> **Your goal**:
Copy the listing from the line that has "Which is nearest to the" through the line that has "50 centimetres", changing "dorsal fin" to "pectoral fin" and leaving everything else the same.

+---+

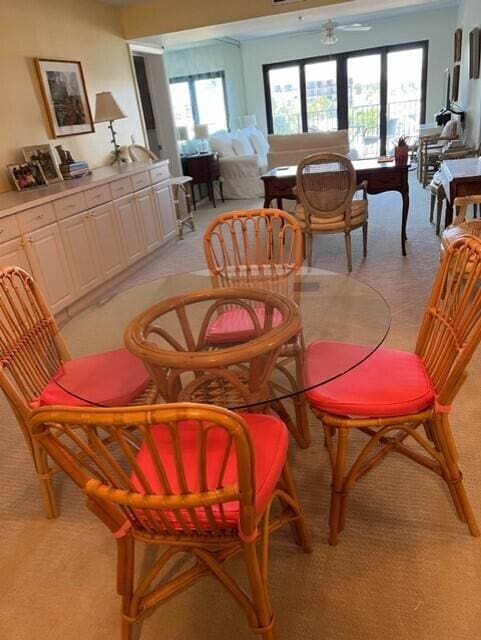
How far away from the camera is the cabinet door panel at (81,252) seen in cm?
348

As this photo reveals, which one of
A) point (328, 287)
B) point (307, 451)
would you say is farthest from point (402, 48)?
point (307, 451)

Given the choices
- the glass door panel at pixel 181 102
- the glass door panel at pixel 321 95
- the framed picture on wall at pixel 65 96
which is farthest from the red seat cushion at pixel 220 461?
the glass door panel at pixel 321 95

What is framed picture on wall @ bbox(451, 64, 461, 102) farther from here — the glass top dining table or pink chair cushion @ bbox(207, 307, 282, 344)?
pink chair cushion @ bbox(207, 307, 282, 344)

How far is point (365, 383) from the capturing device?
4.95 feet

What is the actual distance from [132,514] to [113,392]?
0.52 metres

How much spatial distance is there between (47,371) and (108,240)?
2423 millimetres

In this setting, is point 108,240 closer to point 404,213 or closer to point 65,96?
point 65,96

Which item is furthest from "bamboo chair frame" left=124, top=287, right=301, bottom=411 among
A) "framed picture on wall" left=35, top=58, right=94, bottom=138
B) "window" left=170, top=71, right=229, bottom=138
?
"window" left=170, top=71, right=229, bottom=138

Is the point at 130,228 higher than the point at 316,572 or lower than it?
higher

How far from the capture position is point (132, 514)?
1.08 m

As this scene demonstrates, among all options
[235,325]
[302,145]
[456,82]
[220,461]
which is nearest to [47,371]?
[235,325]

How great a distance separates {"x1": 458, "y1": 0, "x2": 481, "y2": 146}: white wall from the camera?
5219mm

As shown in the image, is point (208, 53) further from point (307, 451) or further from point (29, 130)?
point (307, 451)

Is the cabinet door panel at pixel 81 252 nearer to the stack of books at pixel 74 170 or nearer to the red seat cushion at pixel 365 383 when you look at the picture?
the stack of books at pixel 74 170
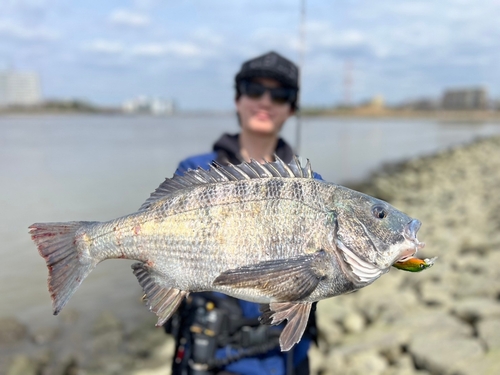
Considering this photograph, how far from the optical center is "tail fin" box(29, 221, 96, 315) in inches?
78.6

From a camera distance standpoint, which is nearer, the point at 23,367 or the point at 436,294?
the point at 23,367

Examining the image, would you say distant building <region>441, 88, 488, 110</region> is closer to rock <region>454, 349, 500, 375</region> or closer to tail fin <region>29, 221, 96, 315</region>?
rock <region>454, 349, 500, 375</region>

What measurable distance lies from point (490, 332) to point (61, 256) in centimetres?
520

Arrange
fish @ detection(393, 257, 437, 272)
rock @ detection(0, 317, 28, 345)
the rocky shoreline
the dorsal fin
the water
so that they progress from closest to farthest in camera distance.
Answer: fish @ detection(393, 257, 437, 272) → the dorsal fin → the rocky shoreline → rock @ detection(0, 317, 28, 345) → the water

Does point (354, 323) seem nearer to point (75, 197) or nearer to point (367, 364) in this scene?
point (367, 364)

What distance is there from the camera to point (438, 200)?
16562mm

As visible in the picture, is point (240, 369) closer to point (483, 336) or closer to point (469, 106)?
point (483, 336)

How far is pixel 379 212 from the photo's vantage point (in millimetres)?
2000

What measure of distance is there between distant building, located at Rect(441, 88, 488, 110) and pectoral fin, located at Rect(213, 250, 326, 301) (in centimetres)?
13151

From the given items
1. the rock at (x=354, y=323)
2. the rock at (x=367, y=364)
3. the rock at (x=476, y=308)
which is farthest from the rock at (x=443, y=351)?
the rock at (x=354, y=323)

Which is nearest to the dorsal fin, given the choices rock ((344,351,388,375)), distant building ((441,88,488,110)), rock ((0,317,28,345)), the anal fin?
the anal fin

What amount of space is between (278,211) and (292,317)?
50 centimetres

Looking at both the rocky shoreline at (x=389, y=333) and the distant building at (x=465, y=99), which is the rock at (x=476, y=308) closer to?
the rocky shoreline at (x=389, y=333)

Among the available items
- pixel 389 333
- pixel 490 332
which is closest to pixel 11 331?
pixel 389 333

+---+

> **The output**:
Which is nearest to the pectoral fin, given the choices rock ((344,351,388,375)), distant building ((441,88,488,110)), rock ((0,317,28,345)), the anal fin?
the anal fin

What amount of space is between (278,211) and (292,317)?
50 centimetres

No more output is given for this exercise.